TASKS TO PERFORM →
[1] In the text about computing platforms, which figure shows an illustrative control platform?
[2] Put this sentence from the text about computing platforms into Spanish: "The processors may include general-purpose microprocessors and/or special-purpose processors designed for particular computing system environments or configurations."

━━━━━ STUDY TEXT ━━━━━

The computing system environment 1000 of FIG. 3A includes logical block diagrams of numerous platforms and devices that are further elaborated upon in FIG. 3B, FIG. 3C, FIG. 3D, and FIG. 3E. FIG. 3B is an illustrative data collection platform (e.g., data collection platform 1002). FIG. 3C is an illustrative data analysis platform (e.g., data analysis platform 1004). FIG. 3D is an illustrative control platform (e.g., control platform 1006). FIG. 3E is an illustrative remote device (e.g., first remote device 1054, second remote device 1056). These platforms and devices of FIG. 3 include one or more processing units (e.g., processors) to implement the methods and functions of certain aspects of the present disclosure in accordance with the example embodiments. The processors may include general-purpose microprocessors and/or special-purpose processors designed for particular computing system environments or configurations. For example, the processors may execute computer-executable instructions in the form of software and/or firmware stored in the memory of the platform or device. Examples of well-known computing systems, environments, and/or configurations that may be suitable for use with the disclosed embodiments include, but are not limited to, personal computers (PCs), server computers, hand-held or laptop devices, smart phones, multiprocessor systems, microprocessor-based systems, programmable consumer electronics, network PCs, minicomputers, mainframe computers, distributed computing environments that include any of the above systems or devices, and the like.

━━━━━ MATERIAL SUPPLIED ━━━━━

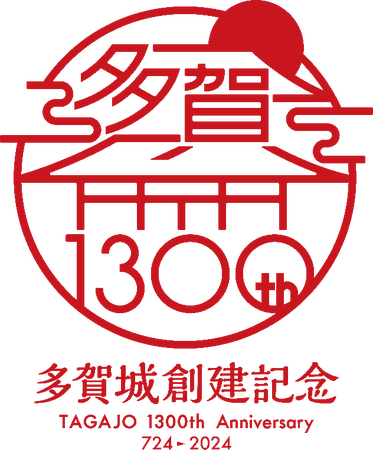 多賀

1300th

多賀城創建記念

TAGAJO 1300th Anniversary

724 ▸ 2024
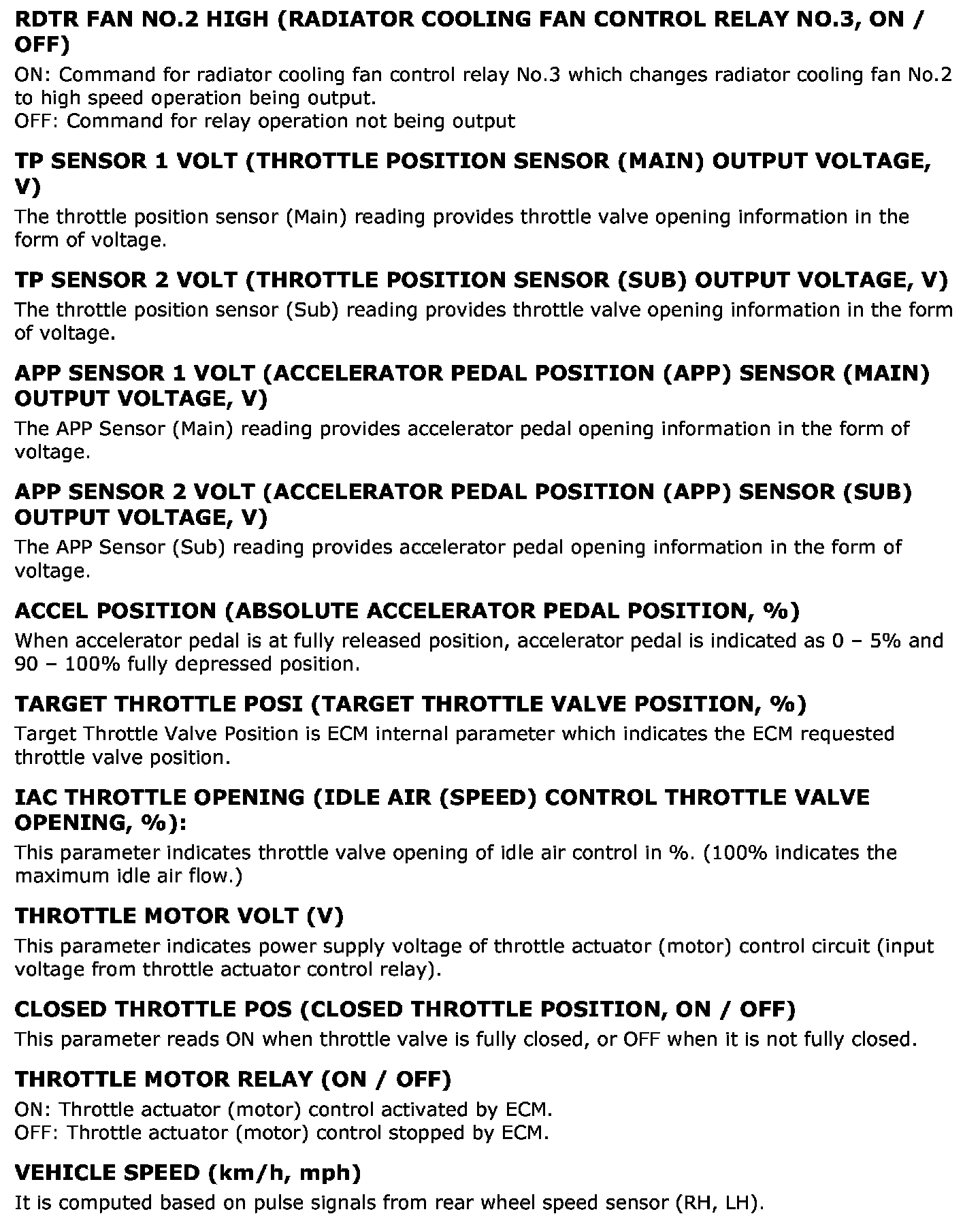 RDTR FAN NO.2 HIGH (RADIATOR COOLING FAN CONTROL RELAY NO.3, ON / OFF)

ON: Command for radiator cooling fan control relay No.3 which changes radiator cooling fan No.2 to high speed operation being output.
OFF: Command for relay operation not being output

TP SENSOR 1 VOLT (THROTTLE POSITION SENSOR (MAIN) OUTPUT VOLTAGE, V)

The throttle position sensor (Main) reading provides throttle valve opening information in the form of voltage.

TP SENSOR 2 VOLT (THROTTLE POSITION SENSOR (SUB) OUTPUT VOLTAGE, V)

The throttle position sensor (Sub) reading provides throttle valve opening information in the form of voltage.

APP SENSOR 1 VOLT (ACCELERATOR PEDAL POSITION (APP) SENSOR (MAIN) OUTPUT VOLTAGE, V)

The APP Sensor (Main) reading provides accelerator pedal opening information in the form of voltage.

APP SENSOR 2 VOLT (ACCELERATOR PEDAL POSITION (APP) SENSOR (SUB) OUTPUT VOLTAGE, V)

The APP Sensor (Sub) reading provides accelerator pedal opening information in the form of voltage.

ACCEL POSITION (ABSOLUTE ACCELERATOR PEDAL POSITION, %)

When accelerator pedal is at fully released position, accelerator pedal is indicated as 0 – 5% and 90 – 100% fully depressed position.

TARGET THROTTLE POSI (TARGET THROTTLE VALVE POSITION, %)

Target Throttle Valve Position is ECM internal parameter which indicates the ECM requested throttle valve position.

IAC THROTTLE OPENING (IDLE AIR (SPEED) CONTROL THROTTLE VALVE OPENING, %):

This parameter indicates throttle valve opening of idle air control in %. (100% indicates the maximum idle air flow.)

THROTTLE MOTOR VOLT (V)

This parameter indicates power supply voltage of throttle actuator (motor) control circuit (input voltage from throttle actuator control relay).

CLOSED THROTTLE POS (CLOSED THROTTLE POSITION, ON / OFF)

This parameter reads ON when throttle valve is fully closed, or OFF when it is not fully closed.

THROTTLE MOTOR RELAY (ON / OFF)

ON: Throttle actuator (motor) control activated by ECM.
OFF: Throttle actuator (motor) control stopped by ECM.

VEHICLE SPEED (km/h, mph)

It is computed based on pulse signals from rear wheel speed sensor (RH, LH).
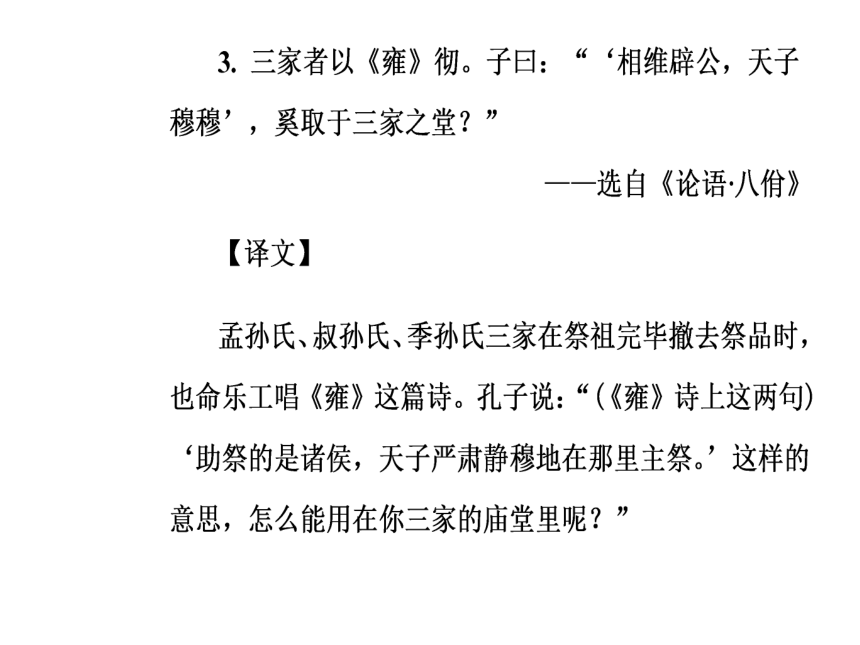 3. 三家者以《雍》彻。子曰：“‘相维辟公，天子穆穆’，奚取于三家之堂？”

——选自《论语·八佾》

【译文】

孟孙氏、叔孙氏、季孙氏三家在祭祖完毕撤去祭品时，也命乐工唱《雍》这篇诗。孔子说：“(《雍》诗上这两句)‘助祭的是诸侯，天子严肃静穆地在那里主祭。’这样的意思，怎么能用在你三家的庙堂里呢？”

━━━━━

SOLUTIONS TO THE TASKS →
[1] FIG. 3D

[2] Los procesadores pueden incluir microprocesadores de uso general y/o procesadores de uso específico diseñados para entornos o configuraciones particulares de sistemas informáticos.